• [TASK STATEMENT]: Where a line of the records holds the string "States", copy that line.

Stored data
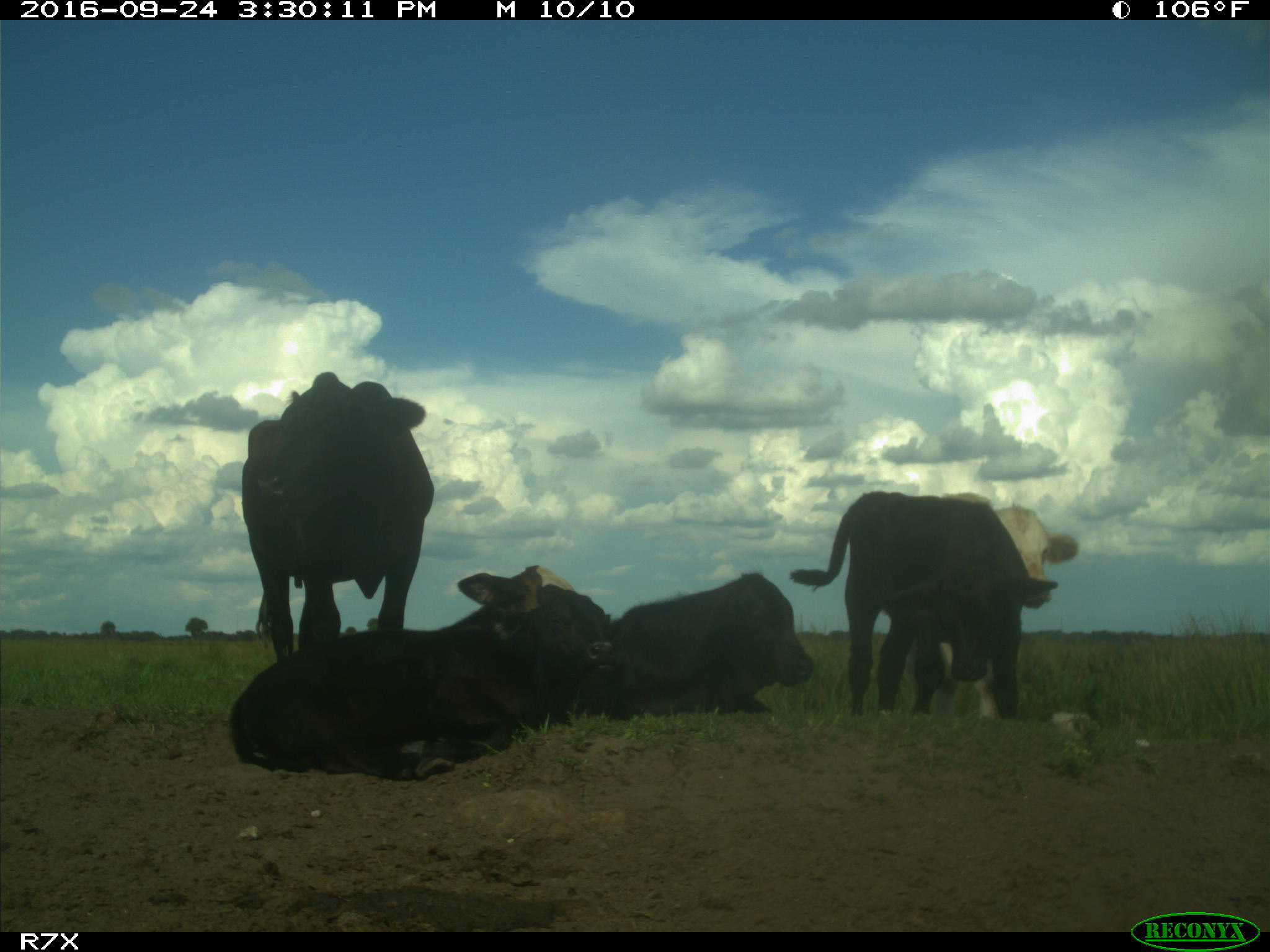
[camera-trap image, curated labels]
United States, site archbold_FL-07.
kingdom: Animalia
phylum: Chordata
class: Mammalia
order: Artiodactyla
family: Bovidae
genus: Bos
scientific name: Bos taurus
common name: domestic cow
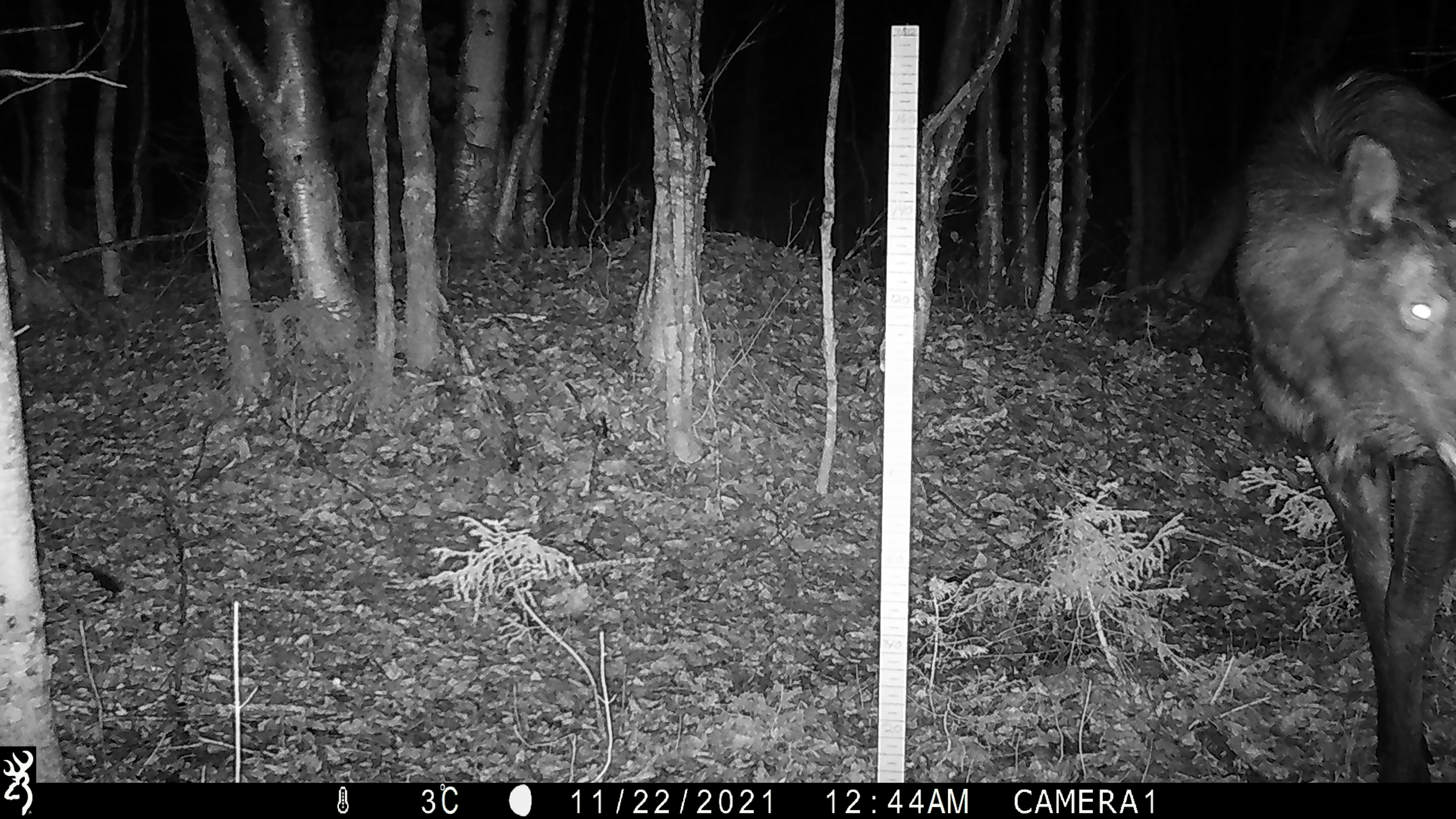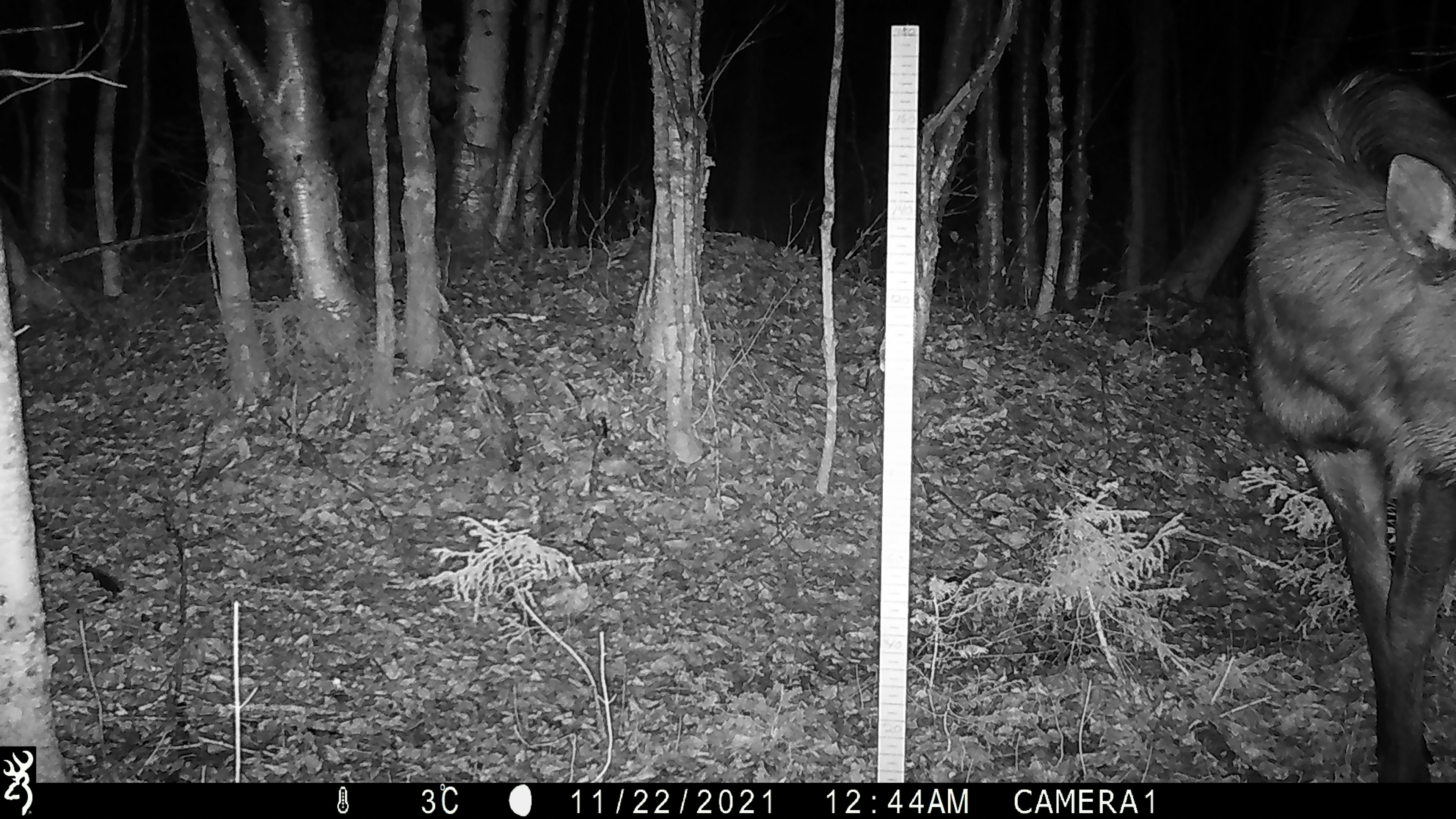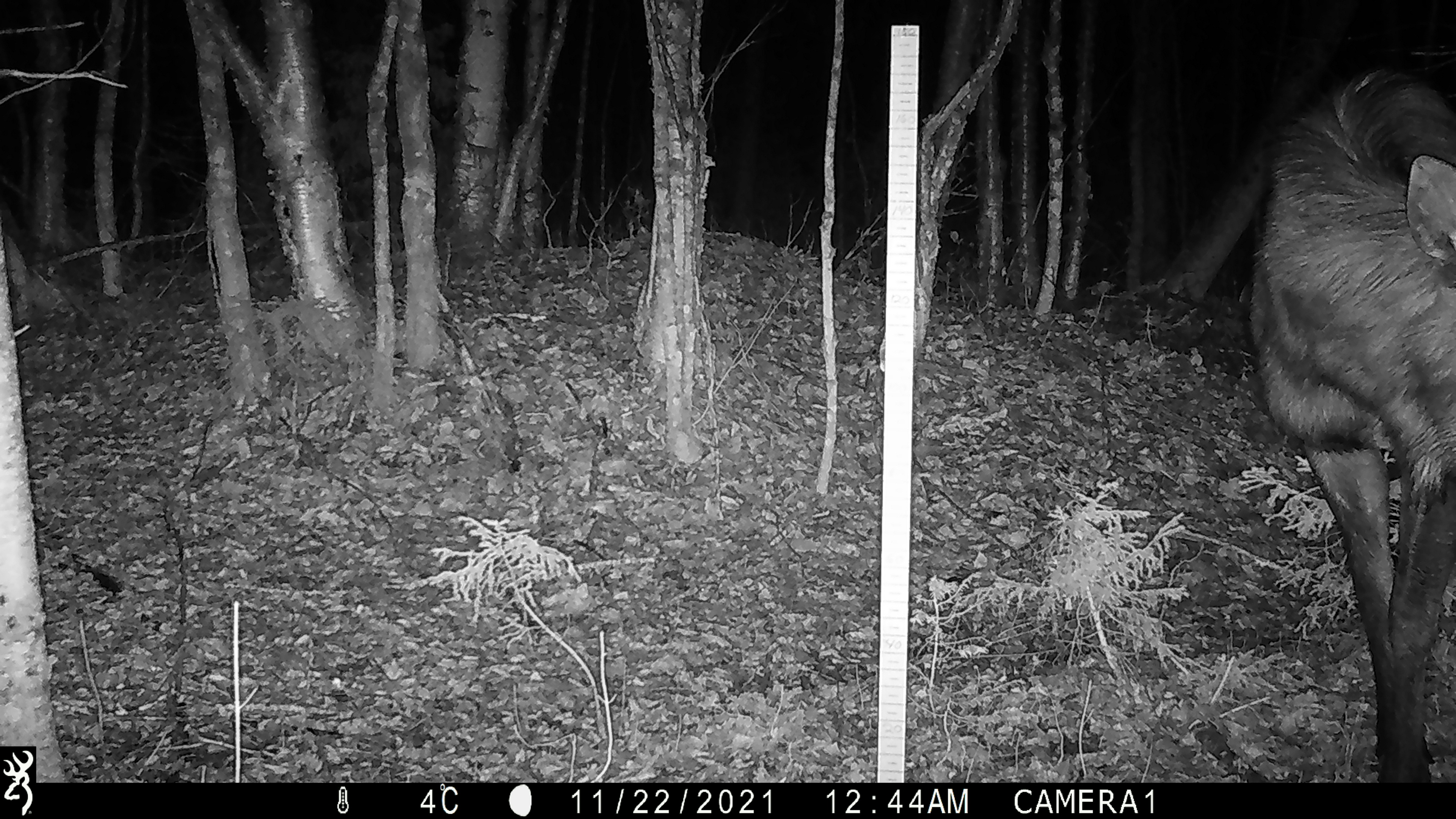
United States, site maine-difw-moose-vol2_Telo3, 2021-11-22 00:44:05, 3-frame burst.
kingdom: Animalia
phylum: Chordata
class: Mammalia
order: Artiodactyla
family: Cervidae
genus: Alces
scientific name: Alces alces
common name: moose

• [WRITTEN SOLUTION]:
United States, site archbold_FL-07.
United States, site maine-difw-moose-vol2_Telo3, 2021-11-22 00:44:05, 3-frame burst.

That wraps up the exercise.